Three of Montana’s biggest newspapers rescinded their pro-Gianforte endorsements. The DCCC, House Democrats’ campaign arm, released an ominous digital ad with Gianforte’s face in black-and-white and the tagline, “Charged with a crime. No business being in Congress.” House Speaker Paul Ryan called on Gianforte to apologize, saying, “I do not think this is acceptable behavior.” (VICE News’ Josh Tyrangiel, executive vice president of content, news, also released a statement condemning the alleged assault.) And despite a Wednesday statement where Gianforte’s campaign spokesperson blamed “aggressive behavior from a liberal journalist” for the incident, Gianforte was charged with misdemeanor assault, which carries a fine of up to $500, six months in jail, or both.
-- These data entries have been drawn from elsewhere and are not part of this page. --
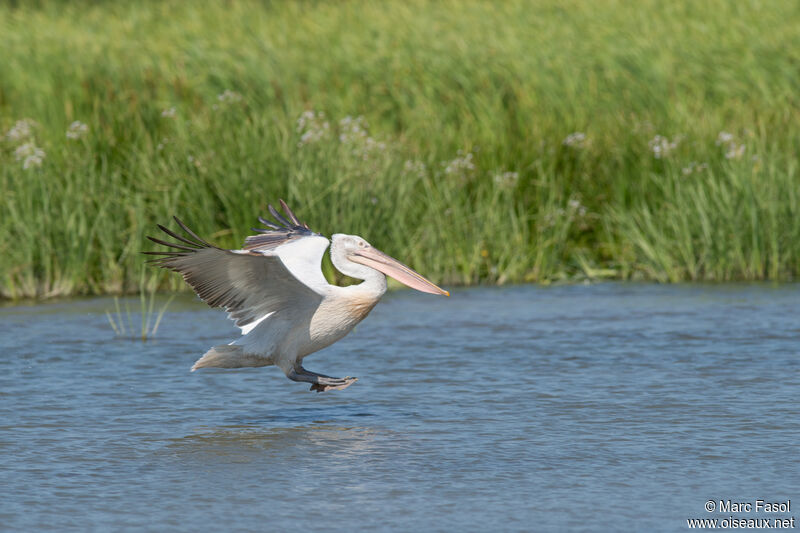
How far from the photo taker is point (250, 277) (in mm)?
6523

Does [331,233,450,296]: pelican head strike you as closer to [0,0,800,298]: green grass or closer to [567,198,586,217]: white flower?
[0,0,800,298]: green grass

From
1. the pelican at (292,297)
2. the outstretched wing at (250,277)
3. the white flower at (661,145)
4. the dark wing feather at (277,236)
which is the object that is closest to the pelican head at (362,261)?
the pelican at (292,297)

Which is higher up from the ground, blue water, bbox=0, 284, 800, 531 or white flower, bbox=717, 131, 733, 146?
white flower, bbox=717, 131, 733, 146

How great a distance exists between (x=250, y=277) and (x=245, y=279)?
35 mm

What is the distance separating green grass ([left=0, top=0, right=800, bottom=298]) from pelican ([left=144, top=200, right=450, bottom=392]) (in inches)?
157

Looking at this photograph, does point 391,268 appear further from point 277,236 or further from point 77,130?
point 77,130

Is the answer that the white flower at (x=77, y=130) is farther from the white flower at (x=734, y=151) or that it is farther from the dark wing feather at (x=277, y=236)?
the white flower at (x=734, y=151)

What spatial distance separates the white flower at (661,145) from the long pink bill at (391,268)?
522cm

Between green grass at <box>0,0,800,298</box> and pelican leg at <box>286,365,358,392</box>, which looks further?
green grass at <box>0,0,800,298</box>

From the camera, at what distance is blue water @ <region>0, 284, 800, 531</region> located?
5113 millimetres

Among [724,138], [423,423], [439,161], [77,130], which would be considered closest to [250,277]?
[423,423]

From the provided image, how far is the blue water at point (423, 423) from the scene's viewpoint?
5.11 metres

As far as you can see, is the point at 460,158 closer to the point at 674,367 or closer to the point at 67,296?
the point at 67,296

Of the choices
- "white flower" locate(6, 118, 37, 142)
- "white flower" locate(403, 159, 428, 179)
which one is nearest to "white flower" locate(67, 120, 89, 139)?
"white flower" locate(6, 118, 37, 142)
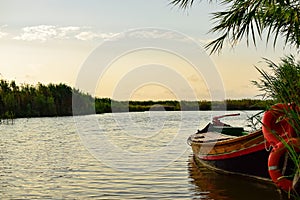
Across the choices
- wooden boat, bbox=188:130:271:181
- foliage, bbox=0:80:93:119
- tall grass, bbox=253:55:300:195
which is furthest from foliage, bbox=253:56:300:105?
foliage, bbox=0:80:93:119

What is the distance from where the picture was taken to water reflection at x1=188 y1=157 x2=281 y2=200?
10.8m

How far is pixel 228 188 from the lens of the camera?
1172cm

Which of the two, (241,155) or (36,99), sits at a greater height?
(36,99)

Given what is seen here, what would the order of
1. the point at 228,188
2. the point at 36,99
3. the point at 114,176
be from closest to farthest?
the point at 228,188
the point at 114,176
the point at 36,99

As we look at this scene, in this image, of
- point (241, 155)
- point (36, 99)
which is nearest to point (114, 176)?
point (241, 155)

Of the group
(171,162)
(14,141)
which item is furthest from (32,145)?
(171,162)

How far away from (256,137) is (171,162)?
19.8 feet

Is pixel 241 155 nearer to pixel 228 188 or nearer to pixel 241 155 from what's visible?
pixel 241 155

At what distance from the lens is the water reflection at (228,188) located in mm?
10812

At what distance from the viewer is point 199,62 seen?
37.0 ft

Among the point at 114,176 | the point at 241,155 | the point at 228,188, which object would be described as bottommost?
the point at 228,188

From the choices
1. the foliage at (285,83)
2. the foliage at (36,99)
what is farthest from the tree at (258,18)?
the foliage at (36,99)

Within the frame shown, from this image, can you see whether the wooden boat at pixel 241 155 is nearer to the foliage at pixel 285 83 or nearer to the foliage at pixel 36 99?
the foliage at pixel 285 83

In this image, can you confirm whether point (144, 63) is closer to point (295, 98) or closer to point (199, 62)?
point (199, 62)
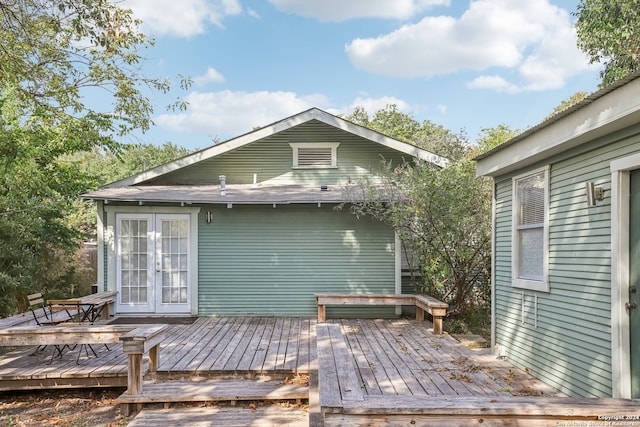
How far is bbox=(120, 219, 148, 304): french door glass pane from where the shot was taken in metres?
8.55

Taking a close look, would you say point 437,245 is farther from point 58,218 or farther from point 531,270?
point 58,218

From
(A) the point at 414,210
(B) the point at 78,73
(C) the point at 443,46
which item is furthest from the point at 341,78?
(A) the point at 414,210

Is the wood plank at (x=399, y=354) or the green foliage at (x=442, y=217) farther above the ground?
the green foliage at (x=442, y=217)

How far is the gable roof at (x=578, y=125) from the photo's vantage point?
3100mm

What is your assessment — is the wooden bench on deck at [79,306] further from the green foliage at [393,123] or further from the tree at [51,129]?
the green foliage at [393,123]

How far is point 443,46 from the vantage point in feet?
103

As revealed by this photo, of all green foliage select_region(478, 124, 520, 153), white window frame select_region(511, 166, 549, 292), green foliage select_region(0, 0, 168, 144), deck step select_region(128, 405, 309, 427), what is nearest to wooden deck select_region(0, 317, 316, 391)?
deck step select_region(128, 405, 309, 427)

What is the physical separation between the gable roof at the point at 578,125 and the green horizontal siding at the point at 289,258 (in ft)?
12.2

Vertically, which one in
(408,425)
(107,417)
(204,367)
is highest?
(408,425)

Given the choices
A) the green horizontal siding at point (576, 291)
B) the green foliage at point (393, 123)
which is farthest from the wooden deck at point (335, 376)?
the green foliage at point (393, 123)

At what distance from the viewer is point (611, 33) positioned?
1160 centimetres

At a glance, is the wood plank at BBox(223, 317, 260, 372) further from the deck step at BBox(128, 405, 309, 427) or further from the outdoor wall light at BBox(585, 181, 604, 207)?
the outdoor wall light at BBox(585, 181, 604, 207)

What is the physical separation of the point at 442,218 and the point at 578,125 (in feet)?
12.8

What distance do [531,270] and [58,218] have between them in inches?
453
A Fox News team of reporters also later backed up Jacobs’ account of what happened, but the alleged attack appeared to have little effect on the election, where more than half of the registered Montana voters were estimated to have already returned their ballots by the time news of the incident broke. The Montana Secretary of State, asked if any Montanans had sought to change their vote in the wake of the “body-slamming,” told VICE News that only reporters had bothered to call and find out if this was even possible.
Still, the Montana race — like the special elections in deep-red Kansas and Georgia districts earlier this year, which also resulted in Democratic losses — proved surprisingly competitive for a seat held exclusively by Republicans for nearly two decades. Democrats had sought to capitalize on the unpopularity of President Donald Trump and the American Health Care Act to propel Quist, a banjo-playing folksinger and Montana native known throughout the state, to victory. Quist raised more than $6 million to fund his campaign, include $1 million in the last week of the campaign alone. Independent Sen. Bernie Sanders, of Vermont, even flew in to campaign for Quist last weekend.
National Republicans, however, proved equally dedicated to keeping the seat. President Donald Trump, who won Montana by more than 20 points last November, recorded robo-calls for Gianforte, as did Vice President Mike Pence. Both Pence and presidential son Eric Trump also hopped onstage at Gianforte’s campaign events. And before Gianforte’s alleged assault, this strategy appeared to be working: Three Gravis-conducted polls showed Gianforte leading comfortably, according to Real Clear Politics. And that lead held strong Thursday night — he finished about 7 points ahead of Quist.